Watermarking and detection for speech audios

These details have not been verified by PyPI

Project links

Development Status
- 4 - Beta
License
- OSI Approved :: MIT License
Topic
- Scientific/Engineering

Project description

:loud_sound: AudioSeal: Efficient Localized Audio Watermarking

This repo contains the official implementation for AudioSeal, a method for efficient audio watermarking, with state-of-the-art robustness and detector speed.

:rocket: Quick Links:

[arXiv] [🤗Hugging Face] [Colab Notebook] [Webpage] [Blog] [Press]

fig

:sparkles: Key Updates:

2024-12-12: AudioSeal 0.2 is out, with streaming support and other improvement
2024-06-17: Training code is now available. Check the instruction!!!
2024-05-31: Our paper gets accepted at ICML'24 :)
2024-04-02: We have updated our license to full MIT license (including the license for the model weights) ! Now you can use AudioSeal in commercial application too!
2024-02-29: AudioSeal 0.1.2 is out, with more bug fixes for resampled audios and updated notebooks

:book: Abstract

AudioSeal introduces a novel audio watermarking using ocalized watermarking and a novel perceptual loss. It jointly trains two components: a generator that embeds an imperceptible watermark into audio and a detector that identifies watermark fragments in long or edited audio files.

Key Features:
- Localized watermarking at the sample level (1/16,000 of a second). AudioSeal works well with other sampling rates as well (24 khZ, 44.5 kHz, 48 kHz)
- Minimal impact on audio quality.
- Robust against various audio edits like compression, re-encoding, and noise addition.
- Fast, single-pass detection designed to surpass existing models significantly in speed — achieving detection up to two orders of magnitude faster, making it ideal for large-scale and real-time applications.

:mate: Installation

Requirements:

Python >= 3.8 (>= 3.10 for streaming support)
Pytorch >= 1.13.0
Omegaconf
Numpy
einops (for streaming support)

Install from PyPI:

pip install audioseal

To install from source: Clone this repo and install in editable mode:

git clone https://github.com/facebookresearch/audioseal
cd audioseal
pip install -e .

:gear: Models

You can find all the model checkpoints on the Hugging Face Hub. We provide the checkpoints for the following models:

AudioSeal Generator: Takes an audio signal (as a waveform) and outputs a watermark of the same size as the input, which can be added to the input to watermark it. Optionally, it can also take a secret 16-bit message to embed in the watermark.
AudioSeal Detector: Takes an audio signal (as a waveform) and outputs the probability that the input contains a watermark at each sample (every 1/16k second). Optionally, it may also output the secret message encoded in the watermark.
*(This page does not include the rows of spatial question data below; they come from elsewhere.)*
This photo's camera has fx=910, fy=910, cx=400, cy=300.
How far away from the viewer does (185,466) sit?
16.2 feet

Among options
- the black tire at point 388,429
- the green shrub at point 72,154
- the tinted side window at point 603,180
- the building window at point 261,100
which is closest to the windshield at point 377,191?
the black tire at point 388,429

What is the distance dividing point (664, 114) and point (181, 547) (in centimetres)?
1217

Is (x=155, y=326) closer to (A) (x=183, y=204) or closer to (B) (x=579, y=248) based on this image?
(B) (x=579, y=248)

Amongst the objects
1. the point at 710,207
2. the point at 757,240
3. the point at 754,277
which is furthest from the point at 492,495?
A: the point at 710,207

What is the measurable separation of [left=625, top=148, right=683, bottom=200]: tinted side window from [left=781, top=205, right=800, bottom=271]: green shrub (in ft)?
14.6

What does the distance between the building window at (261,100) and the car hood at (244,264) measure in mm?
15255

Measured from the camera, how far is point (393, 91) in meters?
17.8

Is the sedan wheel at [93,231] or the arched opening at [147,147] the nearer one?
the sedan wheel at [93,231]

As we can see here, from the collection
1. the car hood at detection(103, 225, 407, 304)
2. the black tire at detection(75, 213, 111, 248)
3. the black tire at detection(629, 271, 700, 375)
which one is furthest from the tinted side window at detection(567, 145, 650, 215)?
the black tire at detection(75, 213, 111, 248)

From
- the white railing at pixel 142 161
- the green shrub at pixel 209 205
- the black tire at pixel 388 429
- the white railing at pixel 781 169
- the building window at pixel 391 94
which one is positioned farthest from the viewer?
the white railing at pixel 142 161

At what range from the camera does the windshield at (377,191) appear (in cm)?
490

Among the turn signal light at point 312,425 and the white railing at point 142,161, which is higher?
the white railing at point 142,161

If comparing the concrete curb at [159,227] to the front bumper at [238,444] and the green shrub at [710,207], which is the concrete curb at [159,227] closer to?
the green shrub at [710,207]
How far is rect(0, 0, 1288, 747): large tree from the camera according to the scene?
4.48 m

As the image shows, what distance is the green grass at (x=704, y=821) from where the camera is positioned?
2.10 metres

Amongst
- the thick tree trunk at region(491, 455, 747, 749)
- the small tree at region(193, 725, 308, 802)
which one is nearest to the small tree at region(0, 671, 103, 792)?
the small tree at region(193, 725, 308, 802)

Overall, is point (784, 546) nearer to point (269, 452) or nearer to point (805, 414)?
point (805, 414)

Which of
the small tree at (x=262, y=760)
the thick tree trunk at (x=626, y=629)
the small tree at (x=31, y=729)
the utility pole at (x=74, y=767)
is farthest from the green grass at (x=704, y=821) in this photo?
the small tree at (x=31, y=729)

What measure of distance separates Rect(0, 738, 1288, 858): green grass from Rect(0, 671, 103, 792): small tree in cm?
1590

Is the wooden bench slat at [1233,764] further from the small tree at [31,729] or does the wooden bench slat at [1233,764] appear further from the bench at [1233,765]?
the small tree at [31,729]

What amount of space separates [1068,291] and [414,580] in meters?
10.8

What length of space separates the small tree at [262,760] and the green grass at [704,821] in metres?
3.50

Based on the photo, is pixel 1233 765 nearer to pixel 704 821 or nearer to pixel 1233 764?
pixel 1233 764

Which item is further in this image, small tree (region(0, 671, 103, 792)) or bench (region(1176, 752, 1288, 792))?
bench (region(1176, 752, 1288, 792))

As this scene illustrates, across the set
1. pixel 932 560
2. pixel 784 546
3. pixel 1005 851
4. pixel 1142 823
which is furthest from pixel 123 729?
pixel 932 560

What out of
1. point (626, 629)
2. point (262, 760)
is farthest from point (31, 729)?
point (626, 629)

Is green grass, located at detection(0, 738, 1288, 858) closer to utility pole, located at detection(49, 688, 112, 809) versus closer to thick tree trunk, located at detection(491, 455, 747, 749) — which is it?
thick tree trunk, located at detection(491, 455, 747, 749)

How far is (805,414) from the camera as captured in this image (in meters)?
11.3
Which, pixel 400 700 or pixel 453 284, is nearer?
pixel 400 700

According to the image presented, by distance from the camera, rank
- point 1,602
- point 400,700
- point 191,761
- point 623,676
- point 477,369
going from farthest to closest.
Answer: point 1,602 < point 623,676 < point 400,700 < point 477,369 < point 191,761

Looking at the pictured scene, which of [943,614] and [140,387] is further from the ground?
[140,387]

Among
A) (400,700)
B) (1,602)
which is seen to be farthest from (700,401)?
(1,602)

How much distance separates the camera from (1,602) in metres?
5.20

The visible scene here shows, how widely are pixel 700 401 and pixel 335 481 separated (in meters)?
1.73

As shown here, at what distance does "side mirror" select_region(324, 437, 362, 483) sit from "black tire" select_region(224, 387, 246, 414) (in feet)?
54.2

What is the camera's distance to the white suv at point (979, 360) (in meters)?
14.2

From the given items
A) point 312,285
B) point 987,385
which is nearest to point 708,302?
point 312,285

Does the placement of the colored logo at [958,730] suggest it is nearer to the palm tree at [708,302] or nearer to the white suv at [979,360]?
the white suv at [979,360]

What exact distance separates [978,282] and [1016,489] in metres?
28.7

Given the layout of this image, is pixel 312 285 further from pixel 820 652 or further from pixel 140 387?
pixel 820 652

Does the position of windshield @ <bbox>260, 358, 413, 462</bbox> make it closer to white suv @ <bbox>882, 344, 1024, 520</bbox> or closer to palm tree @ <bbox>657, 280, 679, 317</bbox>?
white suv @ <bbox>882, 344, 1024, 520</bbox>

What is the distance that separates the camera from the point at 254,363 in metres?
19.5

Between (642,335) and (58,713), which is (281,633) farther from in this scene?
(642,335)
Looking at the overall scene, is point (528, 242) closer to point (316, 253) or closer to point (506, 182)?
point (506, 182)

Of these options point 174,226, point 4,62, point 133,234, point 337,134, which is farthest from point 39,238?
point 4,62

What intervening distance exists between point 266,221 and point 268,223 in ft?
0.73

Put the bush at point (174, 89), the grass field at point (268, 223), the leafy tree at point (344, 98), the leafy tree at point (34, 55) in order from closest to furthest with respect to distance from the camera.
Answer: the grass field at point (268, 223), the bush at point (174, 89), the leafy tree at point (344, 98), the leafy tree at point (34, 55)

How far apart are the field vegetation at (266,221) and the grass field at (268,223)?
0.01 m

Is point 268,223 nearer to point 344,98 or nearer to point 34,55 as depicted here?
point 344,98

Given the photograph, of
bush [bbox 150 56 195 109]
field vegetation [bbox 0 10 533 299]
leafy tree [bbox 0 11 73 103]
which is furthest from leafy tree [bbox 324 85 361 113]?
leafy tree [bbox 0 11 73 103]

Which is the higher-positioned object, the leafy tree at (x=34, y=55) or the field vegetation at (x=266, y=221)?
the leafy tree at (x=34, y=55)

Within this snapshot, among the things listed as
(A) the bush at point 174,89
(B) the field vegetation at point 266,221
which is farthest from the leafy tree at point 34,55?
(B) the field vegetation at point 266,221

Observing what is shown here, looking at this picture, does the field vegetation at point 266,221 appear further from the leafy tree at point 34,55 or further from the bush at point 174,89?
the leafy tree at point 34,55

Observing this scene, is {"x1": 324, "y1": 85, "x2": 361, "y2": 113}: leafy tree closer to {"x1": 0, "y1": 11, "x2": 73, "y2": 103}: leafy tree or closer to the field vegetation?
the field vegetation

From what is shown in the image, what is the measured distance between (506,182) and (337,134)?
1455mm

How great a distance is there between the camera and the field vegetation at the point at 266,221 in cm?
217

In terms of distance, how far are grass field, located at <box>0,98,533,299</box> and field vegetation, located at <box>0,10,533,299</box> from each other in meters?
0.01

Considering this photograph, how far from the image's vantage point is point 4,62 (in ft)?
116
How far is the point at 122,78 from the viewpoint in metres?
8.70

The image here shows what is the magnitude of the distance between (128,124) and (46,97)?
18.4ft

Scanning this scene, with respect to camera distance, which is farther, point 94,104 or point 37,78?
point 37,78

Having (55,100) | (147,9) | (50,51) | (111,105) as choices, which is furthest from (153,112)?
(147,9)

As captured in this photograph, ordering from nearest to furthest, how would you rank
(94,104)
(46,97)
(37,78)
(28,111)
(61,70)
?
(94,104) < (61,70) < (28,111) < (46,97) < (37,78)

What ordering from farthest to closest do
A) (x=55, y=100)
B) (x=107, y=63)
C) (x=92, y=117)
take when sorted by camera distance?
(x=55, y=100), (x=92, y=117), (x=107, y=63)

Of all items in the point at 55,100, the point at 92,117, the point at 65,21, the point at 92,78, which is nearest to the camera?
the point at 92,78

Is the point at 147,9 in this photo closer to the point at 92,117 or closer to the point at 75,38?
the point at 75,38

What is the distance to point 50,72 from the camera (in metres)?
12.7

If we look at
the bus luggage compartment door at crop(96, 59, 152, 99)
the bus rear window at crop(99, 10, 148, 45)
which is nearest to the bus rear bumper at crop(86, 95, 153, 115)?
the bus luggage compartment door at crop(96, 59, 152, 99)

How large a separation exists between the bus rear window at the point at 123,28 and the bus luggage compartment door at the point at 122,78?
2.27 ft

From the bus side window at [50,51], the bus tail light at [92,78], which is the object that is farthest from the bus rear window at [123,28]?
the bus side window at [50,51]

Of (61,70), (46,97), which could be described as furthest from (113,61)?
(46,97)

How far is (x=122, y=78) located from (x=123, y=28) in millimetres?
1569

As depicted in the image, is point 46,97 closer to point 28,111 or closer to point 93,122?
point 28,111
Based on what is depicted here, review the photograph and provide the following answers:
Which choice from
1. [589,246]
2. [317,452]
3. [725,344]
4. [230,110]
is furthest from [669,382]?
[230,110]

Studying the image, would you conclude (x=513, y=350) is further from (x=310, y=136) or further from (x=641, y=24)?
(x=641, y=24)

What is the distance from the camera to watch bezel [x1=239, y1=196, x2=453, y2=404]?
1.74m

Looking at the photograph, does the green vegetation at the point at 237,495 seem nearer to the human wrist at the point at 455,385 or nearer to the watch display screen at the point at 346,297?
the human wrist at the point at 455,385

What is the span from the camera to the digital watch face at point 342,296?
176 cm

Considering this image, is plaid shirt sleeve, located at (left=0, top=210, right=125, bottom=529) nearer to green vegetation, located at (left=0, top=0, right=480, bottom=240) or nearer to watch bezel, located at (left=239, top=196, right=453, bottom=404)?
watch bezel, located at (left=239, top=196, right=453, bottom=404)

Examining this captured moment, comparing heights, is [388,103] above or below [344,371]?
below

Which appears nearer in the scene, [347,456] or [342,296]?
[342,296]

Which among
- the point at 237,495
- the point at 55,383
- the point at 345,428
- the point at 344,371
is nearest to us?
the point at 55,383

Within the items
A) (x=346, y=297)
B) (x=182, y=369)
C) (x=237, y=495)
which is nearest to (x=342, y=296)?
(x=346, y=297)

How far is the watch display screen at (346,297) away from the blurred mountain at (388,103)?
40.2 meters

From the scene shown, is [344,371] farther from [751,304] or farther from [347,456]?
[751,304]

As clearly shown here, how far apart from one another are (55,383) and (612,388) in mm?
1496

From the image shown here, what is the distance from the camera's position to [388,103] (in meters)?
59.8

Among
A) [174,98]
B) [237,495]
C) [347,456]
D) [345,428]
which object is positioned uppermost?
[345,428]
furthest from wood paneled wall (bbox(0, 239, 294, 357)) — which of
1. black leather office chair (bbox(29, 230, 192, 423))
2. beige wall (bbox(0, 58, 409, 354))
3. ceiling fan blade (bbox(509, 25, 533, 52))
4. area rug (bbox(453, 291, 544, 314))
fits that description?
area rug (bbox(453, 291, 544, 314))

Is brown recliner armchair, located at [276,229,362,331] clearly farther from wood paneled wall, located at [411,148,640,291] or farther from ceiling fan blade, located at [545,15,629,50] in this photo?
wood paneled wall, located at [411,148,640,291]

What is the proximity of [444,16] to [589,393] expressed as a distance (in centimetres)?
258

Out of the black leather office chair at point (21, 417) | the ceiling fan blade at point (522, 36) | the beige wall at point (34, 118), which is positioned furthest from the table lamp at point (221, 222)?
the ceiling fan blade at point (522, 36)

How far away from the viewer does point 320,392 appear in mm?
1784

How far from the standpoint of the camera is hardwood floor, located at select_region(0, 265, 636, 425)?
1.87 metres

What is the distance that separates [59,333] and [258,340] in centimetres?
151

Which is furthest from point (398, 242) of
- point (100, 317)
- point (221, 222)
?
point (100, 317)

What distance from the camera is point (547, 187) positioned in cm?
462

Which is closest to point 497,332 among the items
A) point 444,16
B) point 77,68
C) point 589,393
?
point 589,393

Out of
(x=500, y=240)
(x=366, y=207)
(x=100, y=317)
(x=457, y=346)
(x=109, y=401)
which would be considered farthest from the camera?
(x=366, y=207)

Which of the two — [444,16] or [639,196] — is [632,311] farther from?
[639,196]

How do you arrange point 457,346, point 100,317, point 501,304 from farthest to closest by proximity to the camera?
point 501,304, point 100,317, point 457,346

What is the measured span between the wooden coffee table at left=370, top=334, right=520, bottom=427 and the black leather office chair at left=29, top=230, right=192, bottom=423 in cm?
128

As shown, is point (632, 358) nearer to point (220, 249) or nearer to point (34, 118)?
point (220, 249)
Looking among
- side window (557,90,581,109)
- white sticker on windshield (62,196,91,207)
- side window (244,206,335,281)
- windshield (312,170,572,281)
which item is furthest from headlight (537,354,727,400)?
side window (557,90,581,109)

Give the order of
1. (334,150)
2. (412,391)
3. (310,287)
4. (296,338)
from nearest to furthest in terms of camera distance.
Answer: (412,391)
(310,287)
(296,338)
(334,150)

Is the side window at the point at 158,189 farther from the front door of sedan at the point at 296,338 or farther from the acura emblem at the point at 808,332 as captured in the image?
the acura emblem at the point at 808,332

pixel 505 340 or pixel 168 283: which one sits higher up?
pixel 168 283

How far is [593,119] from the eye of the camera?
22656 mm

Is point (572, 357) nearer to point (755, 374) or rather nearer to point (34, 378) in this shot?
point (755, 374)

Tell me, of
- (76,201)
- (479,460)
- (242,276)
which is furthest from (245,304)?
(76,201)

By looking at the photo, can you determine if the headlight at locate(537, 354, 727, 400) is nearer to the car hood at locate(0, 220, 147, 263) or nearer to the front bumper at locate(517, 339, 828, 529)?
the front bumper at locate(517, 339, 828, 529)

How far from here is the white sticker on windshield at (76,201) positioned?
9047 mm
Note that the message is optional and has no influence on the detection output. It may be used to identify a model version for instance (up to $2**16=65536$ possible choices).

:abacus: Usage

Here’s a quick example of how you can use AudioSeal’s API to embed and detect watermarks:

from audioseal import AudioSeal

# model name corresponds to the YAML card file name found in audioseal/cards
model = AudioSeal.load_generator("audioseal_wm_16bits")
model.eval()

# Other way is to load directly from the checkpoint
# model =  Watermarker.from_pretrained(checkpoint_path, device = wav.device)

# a torch tensor of shape (batch, channels, samples) and a sample rate
# It is important to process the audio to the same sample rate as the model
# expects. The default AudioSeal should work well with 16kHz and 24kHz, and 
# in the case of 48 khZ, it should work well for most speech audios
wav = [load audio wav into a tensor of BatchxChannelxTime]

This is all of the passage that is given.